-- TO DO --
Please rewrite the listing below as a numbered list, beginning at its first line and stopping after the line that contains "- the camera icon". Leave out any blank lines.

-- Saved data entries --
+++++

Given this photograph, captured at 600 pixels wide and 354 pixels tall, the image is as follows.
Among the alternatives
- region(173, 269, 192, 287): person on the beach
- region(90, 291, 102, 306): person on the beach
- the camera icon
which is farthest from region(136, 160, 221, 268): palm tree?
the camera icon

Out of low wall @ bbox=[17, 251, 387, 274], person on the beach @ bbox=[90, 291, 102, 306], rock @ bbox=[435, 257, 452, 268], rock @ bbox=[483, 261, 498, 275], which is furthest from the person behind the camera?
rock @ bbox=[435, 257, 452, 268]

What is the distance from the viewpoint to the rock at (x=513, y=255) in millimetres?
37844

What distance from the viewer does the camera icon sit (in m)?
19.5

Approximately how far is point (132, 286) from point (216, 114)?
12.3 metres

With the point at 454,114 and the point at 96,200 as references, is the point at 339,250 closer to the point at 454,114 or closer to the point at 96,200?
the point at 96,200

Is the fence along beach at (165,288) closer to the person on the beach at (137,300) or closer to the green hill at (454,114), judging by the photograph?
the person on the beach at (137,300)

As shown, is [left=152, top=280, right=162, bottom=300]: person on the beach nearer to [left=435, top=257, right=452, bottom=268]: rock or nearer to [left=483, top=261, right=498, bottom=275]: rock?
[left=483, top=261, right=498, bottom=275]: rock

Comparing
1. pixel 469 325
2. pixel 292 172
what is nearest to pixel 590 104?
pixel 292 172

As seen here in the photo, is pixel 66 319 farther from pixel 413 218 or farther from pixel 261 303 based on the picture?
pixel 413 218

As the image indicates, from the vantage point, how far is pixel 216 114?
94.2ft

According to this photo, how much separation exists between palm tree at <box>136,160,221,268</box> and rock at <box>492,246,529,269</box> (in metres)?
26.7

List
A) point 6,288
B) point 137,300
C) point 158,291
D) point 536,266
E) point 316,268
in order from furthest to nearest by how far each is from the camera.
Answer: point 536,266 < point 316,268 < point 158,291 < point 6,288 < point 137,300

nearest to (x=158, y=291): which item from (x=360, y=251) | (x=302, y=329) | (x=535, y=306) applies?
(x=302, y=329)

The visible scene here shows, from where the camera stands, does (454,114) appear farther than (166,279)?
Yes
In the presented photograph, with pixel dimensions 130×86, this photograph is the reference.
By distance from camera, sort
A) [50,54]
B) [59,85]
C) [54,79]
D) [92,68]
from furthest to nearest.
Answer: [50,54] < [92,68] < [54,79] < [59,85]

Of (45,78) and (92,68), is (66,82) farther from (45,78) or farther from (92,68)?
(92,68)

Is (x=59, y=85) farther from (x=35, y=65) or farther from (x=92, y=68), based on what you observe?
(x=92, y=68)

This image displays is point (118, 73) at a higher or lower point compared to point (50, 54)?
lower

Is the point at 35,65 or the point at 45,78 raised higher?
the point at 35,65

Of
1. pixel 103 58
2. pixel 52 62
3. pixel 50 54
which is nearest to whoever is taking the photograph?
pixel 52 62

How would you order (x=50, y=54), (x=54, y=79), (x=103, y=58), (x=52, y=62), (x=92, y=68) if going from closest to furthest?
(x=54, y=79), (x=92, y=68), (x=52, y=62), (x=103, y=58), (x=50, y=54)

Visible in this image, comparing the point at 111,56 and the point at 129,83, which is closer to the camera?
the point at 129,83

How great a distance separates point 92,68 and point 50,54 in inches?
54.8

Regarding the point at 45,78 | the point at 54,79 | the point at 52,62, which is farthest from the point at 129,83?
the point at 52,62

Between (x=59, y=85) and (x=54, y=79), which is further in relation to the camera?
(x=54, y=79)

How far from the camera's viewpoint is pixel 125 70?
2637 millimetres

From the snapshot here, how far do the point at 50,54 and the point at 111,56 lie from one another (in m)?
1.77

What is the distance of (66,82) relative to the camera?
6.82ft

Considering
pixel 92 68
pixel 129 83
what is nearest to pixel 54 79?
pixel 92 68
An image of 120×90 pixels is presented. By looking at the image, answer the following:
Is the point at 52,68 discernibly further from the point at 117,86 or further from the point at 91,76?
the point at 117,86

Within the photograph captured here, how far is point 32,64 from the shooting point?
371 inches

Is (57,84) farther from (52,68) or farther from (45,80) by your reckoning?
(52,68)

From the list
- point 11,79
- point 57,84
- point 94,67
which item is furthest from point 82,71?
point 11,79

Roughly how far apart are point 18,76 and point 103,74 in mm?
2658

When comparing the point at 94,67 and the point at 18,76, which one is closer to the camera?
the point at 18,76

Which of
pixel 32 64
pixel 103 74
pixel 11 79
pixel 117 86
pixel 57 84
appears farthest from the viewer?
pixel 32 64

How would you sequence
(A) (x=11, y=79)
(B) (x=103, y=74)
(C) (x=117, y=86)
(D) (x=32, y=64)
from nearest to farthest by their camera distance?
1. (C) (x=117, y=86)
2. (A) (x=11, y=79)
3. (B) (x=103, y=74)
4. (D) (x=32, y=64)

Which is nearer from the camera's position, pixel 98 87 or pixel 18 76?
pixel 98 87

+++++

-- TASK RESPONSE --
1. Given this photograph, captured at 600 pixels wide and 354 pixels tall, the image is as follows.
2. Among the alternatives
3. - region(173, 269, 192, 287): person on the beach
4. - region(90, 291, 102, 306): person on the beach
5. - the camera icon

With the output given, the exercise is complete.